I don’t know how long you’ve been teaching. I’ve been teaching ESL abroad now for 13 years. While I’ve met a few teachers who’ve been teaching here for longer, most teachers I’ve met have only been teaching for a few years at most. These days, I feel like I’ve hit “the wall” – you know, burned out. Bilbo said it best.
Have you ever felt like “butter scraped over too much bread”?
If you’ve been teaching for a long time, there comes a point when you definitely feel like this. The struggles of teaching include hours of planning and prep, student progress reports, comments to write, parent phone calls to make, grading, and meetings with admins and other staff. It gets to be a bit much at times and when it does, what should you do? I’m tempted to throw in the towel and just leave at times. But then I think about my students and the duties I still have to them.
Here are a few tips for you veteran teachers out there.
- Take time to look back on all you’ve accomplished – This is something I do at times when I feel like I’ve hit the wall. I remember how much I’ve grown as a teacher over the years and also how I’ve impacted my students past and present.
- Write goals for your future – While it’s good to look back, it’s even better to look ahead. As much as I’ve grown and improved over these years, there are still more ways I can improve to become an even better teacher.
- Remember the little things – When things get too hectic, when I receive a complaint, or just having a bad day, I remember that’s not the end-all-be-all. It’s a bump in the road, and when that happens I remember my students. I teach K-6 and my kindergarteners love to give me stickers and hugs. Sometimes those little things like stickers or a hug gets me through those bad days. What little things get you through your bad days?
- Support new teachers – As veteran teachers, we are a wealth of knowledge and experience when it comes to teaching. When new teachers come, I like to meet them and offer advice and support so they can feel more at ease in the classroom. Even if they are afraid to ask questions, be someone they can turn to when things get a little difficult. Whether it’s classroom management strategies, instructional tips, prep and planning, or how to respond to complaints and/or feedback, as veterans in the profession we’ve experienced it all before.
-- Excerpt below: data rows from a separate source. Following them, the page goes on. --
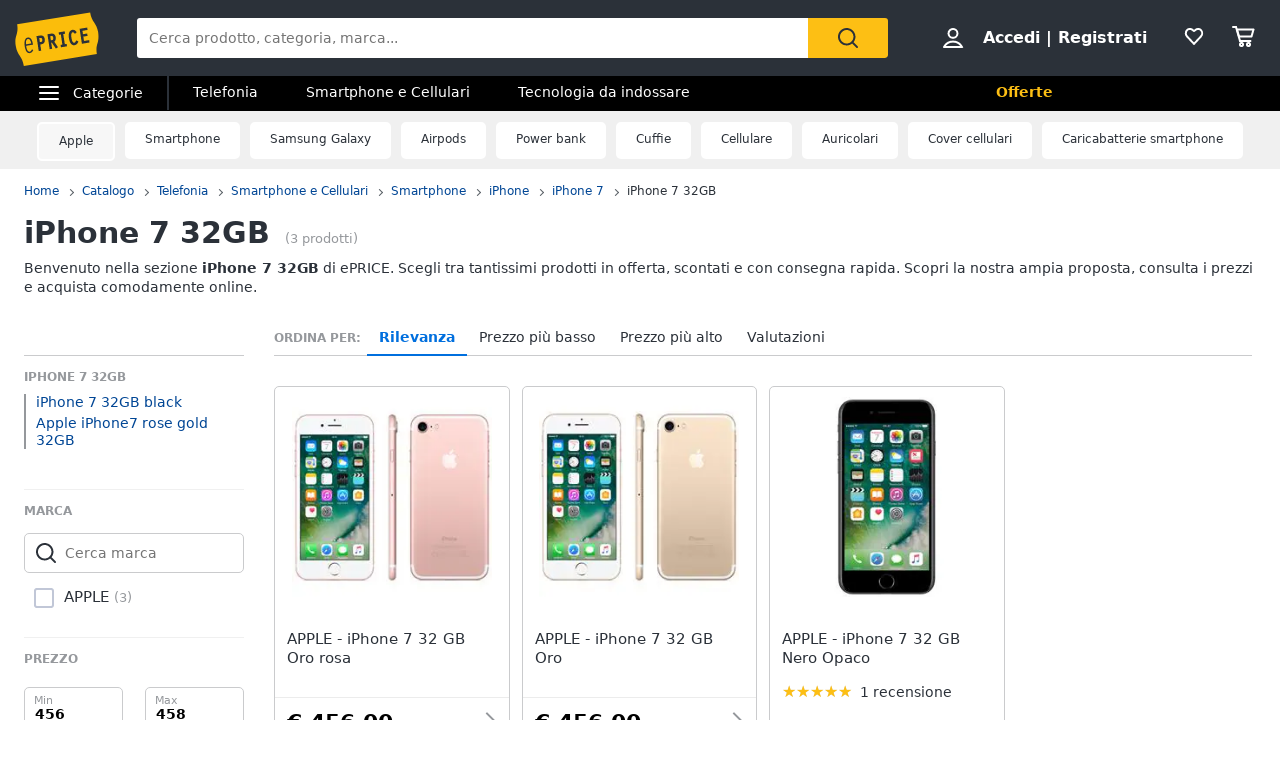

--- FILE ---
content_type: application/javascript
request_url: https://static.eprice.it/assets/prd/listing/dist/eprice_it-web-components-breadcrumb.64273ffc2b4050765c7b.js
body_size: 573
content:
"use strict";(self.__LOADABLE_LOADED_CHUNKS__=self.__LOADABLE_LOADED_CHUNKS__||[]).push([[849],{10100(e,t,a){a.r(t)},28983(e,t,a){var n=this&&this.__importDefault||function(e){return e&&e.__esModule?e:{default:e}};Object.defineProperty(t,"__esModule",{value:!0});var l=n(a(96540)),r=n(a(5556)),i=n(a(40837));a(10100);var u=function(e){var t=e.items,a=e.domain,n=e.pageType,r=t.filter(function(e){return"link"===e.type}),u=t.find(function(e){return"label"===e.type}),o={"@context":"http://schema.org","@type":"BreadcrumbList",itemListElement:[{uri:"/",name:"Home"}].concat(r.length>0?r:[]).concat(void 0!==u?[u]:[]).map(function(e,t){var l,r;return{"@type":"ListItem",position:t+1,item:{"@type":"Thing","@id":"".concat(a).concat("link"===e.type?null!==(l=e.uri)&&void 0!==l?l:"/":"".concat(void 0!==n&&"link"!==e.type&&"Home"!==e.name?"".concat(n,"/"):"").concat(null!==(r=e.slug)&&void 0!==r?r:"")),name:e.name}}})};return l.default.createElement(l.default.Fragment,null,l.default.createElement(i.default,{data:o}),l.default.createElement("nav",{className:"ep_breadcrumb"},l.default.createElement("ul",{className:"ep_list_inline ep_txt_small"},l.default.createElement("li",null,l.default.createElement("a",{href:"/"},"Home")),t.map(function(e){return l.default.createElement("li",{key:e.name},"link"===e.type&&l.default.createElement("a",{href:e.uri},e.title),"label"===e.type&&e.title)}))))};u.propTypes={items:r.default.array,domain:r.default.string},u.defaultProps={items:[],domain:""},t.default=u},40837(e,t,a){var n=this&&this.__importDefault||function(e){return e&&e.__esModule?e:{default:e}};Object.defineProperty(t,"__esModule",{value:!0});var l=n(a(96540)),r=n(a(5556)),i=function(e){var t=e.data;return l.default.createElement("script",{type:"application/ld+json",dangerouslySetInnerHTML:{__html:JSON.stringify(t)}})};i.propTypes={data:r.default.object},i.defaultProps={data:{}},t.default=i}}]);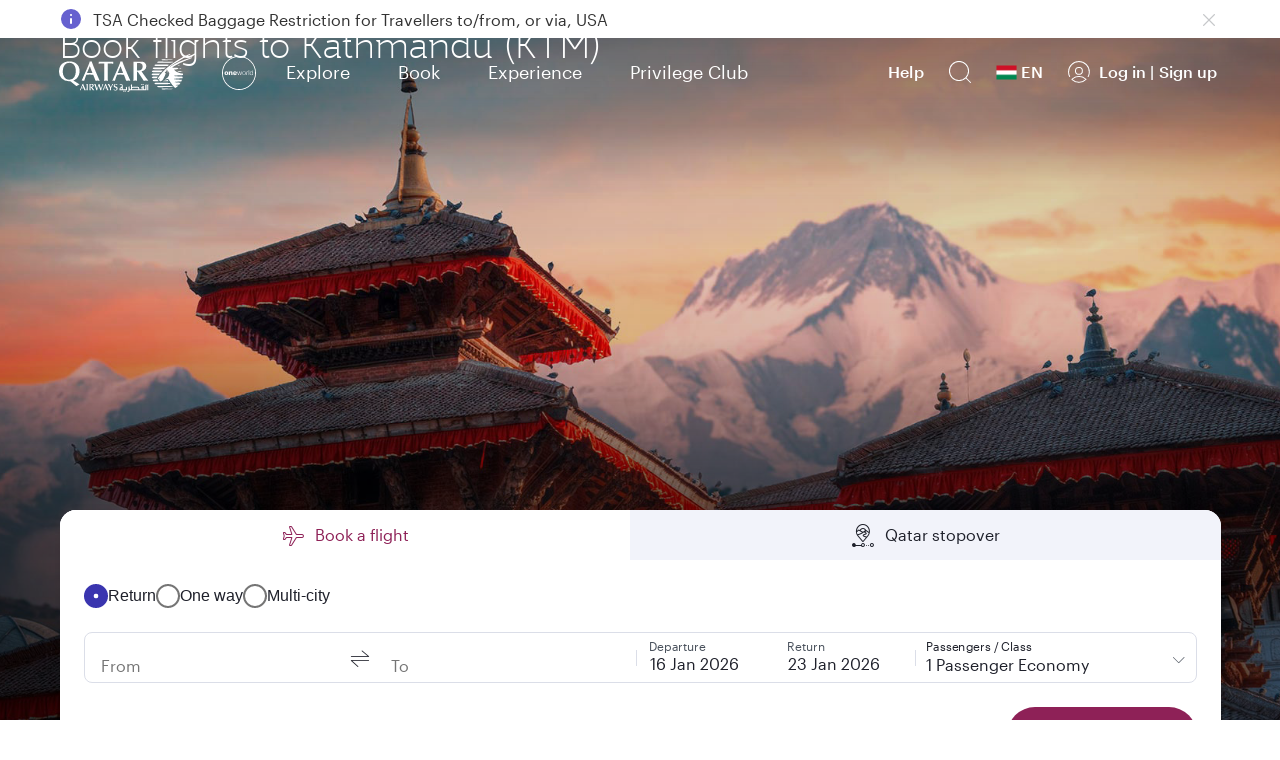

--- FILE ---
content_type: text/css
request_url: https://www.qatarairways.com/etc/designs/qrweb/homepageClientlibs-en.min.15.css
body_size: 298
content:
@font-face{font-family:'icomoon';src:url("../../../content/dam/assets/font/icomoon.eot");src:url("../../../content/dam/assets/font/icomoon.eot") format("embedded-opentype"),url("../../../content/dam/assets/font/icomoon.ttf") format("truetype"),url("../../../content/dam/assets/font/icomoon.woff") format("woff"),url("../../../content/dam/assets/font/icomoon.svg") format("svg");font-weight:normal;font-style:normal;font-display:swap}
[class^="icon-"],[class*=" icon-"]{font-family:'icomoon' !important;speak:none;font-style:normal;font-weight:normal;font-variant:normal;text-transform:none;line-height:1;-webkit-font-smoothing:antialiased;-moz-osx-font-smoothing:grayscale}
html,body{margin:0;font:var(--f-brand-type-body);color:var(--f-brand-color-text-default);background-color:var(--f-brand-color-background-light)}
body a{text-decoration:none;transition:.5s all;-webkit-transition:.5s all;-moz-transition:.5s all;-o-transition:.5s all;-ms-transition:.5s all}
html{scroll-behavior:smooth}
body img{max-width:100%}
a:hover{text-decoration:none}
input[type="button"],input[type="submit"],input[type="email"],input[type="search"]{transition:.5s all;-webkit-transition:.5s all;-moz-transition:.5s all;-o-transition:.5s all;-ms-transition:.5s all}
p{font:var(--f-brand-type-body)}
ul{margin:0;padding:0;list-style-type:none}
.hide{display:none !important}
.partner-linking-container-v2,.partner-summary,.partner-join-now{display:none;opacity:0}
- Don’t give up! – I definitely feel like this at times. There are times when I’ve wondered if I really made a difference, or if I’ve helped my students progress in their language learning abilities. Some [students] have improved from when I began teaching them to when I finished, and others have not. Still when I feel like I’ve accomplished nothing meaningful, I keep working harder to make a meaningful impact on those around me (students, coworkers, admins, parents, etc).
So when you feel a bit like old Bilbo Baggins, try to remember these things and strive to keep improving as things change.
Keep learning, growing, and teaching.